• Exercise goal
Make an exact copy of the records below, leaving every image out.

• Data under study

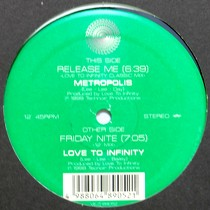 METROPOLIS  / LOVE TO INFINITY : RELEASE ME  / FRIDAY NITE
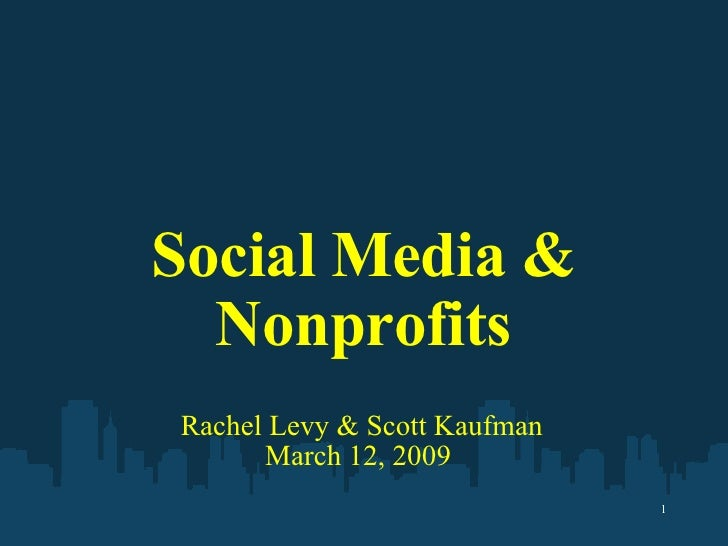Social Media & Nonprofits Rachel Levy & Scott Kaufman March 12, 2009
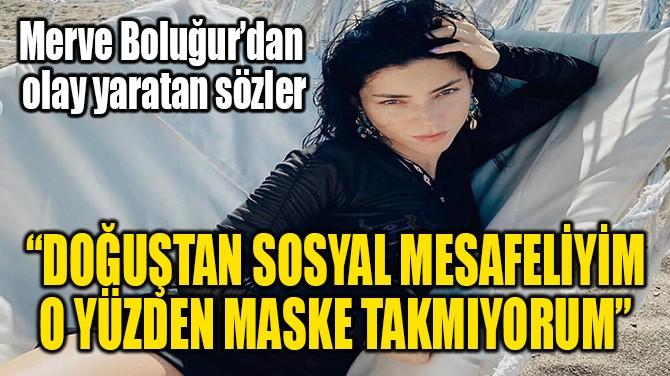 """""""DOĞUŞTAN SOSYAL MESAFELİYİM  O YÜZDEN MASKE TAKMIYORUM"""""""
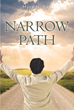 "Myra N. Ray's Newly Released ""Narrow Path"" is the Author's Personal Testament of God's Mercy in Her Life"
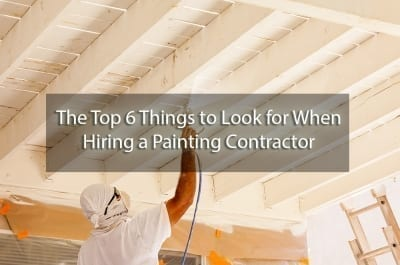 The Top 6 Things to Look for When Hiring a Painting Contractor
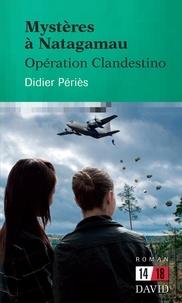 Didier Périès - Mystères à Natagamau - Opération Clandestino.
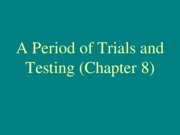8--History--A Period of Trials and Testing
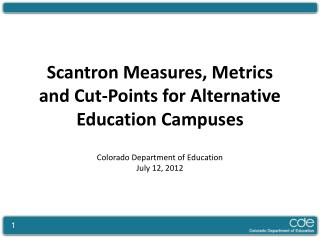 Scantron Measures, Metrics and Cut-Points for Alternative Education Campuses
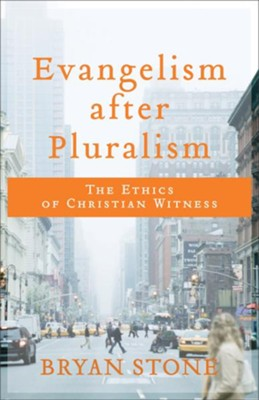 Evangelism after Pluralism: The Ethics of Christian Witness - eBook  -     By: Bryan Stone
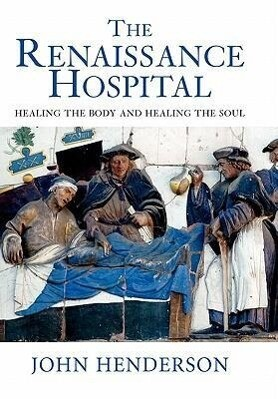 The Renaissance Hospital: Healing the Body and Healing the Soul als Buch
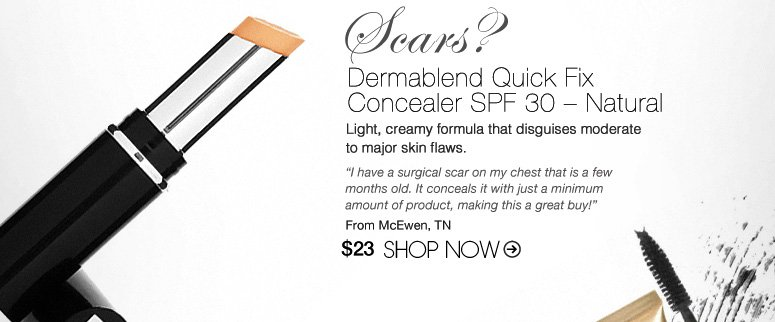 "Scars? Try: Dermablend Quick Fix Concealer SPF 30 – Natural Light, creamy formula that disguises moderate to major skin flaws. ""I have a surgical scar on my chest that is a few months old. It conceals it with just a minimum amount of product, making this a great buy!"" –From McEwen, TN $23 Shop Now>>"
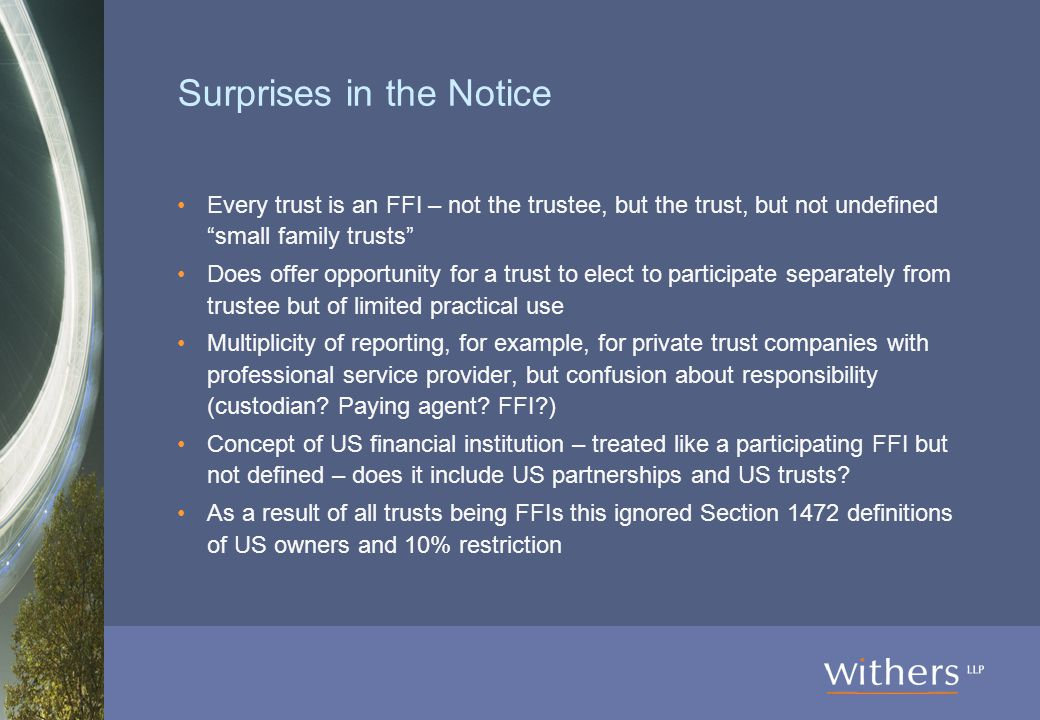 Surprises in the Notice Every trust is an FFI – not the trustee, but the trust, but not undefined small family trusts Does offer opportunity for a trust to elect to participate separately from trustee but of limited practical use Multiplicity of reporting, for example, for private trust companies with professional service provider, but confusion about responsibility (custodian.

• Result
 METROPOLIS  / LOVE TO INFINITY : RELEASE ME  / FRIDAY NITE
Social Media & Nonprofits Rachel Levy & Scott Kaufman March 12, 2009
 """""""DOĞUŞTAN SOSYAL MESAFELİYİM  O YÜZDEN MASKE TAKMIYORUM"""""""
 "Myra N. Ray's Newly Released ""Narrow Path"" is the Author's Personal Testament of God's Mercy in Her Life"
 The Top 6 Things to Look for When Hiring a Painting Contractor
 Didier Périès - Mystères à Natagamau - Opération Clandestino.
8--History--A Period of Trials and Testing
 Scantron Measures, Metrics and Cut-Points for Alternative Education Campuses
 Evangelism after Pluralism: The Ethics of Christian Witness - eBook  -     By: Bryan Stone
 The Renaissance Hospital: Healing the Body and Healing the Soul als Buch
 "Scars? Try: Dermablend Quick Fix Concealer SPF 30 – Natural Light, creamy formula that disguises moderate to major skin flaws. ""I have a surgical scar on my chest that is a few months old. It conceals it with just a minimum amount of product, making this a great buy!"" –From McEwen, TN $23 Shop Now>>"
 Surprises in the Notice Every trust is an FFI – not the trustee, but the trust, but not undefined small family trusts Does offer opportunity for a trust to elect to participate separately from trustee but of limited practical use Multiplicity of reporting, for example, for private trust companies with professional service provider, but confusion about responsibility (custodian.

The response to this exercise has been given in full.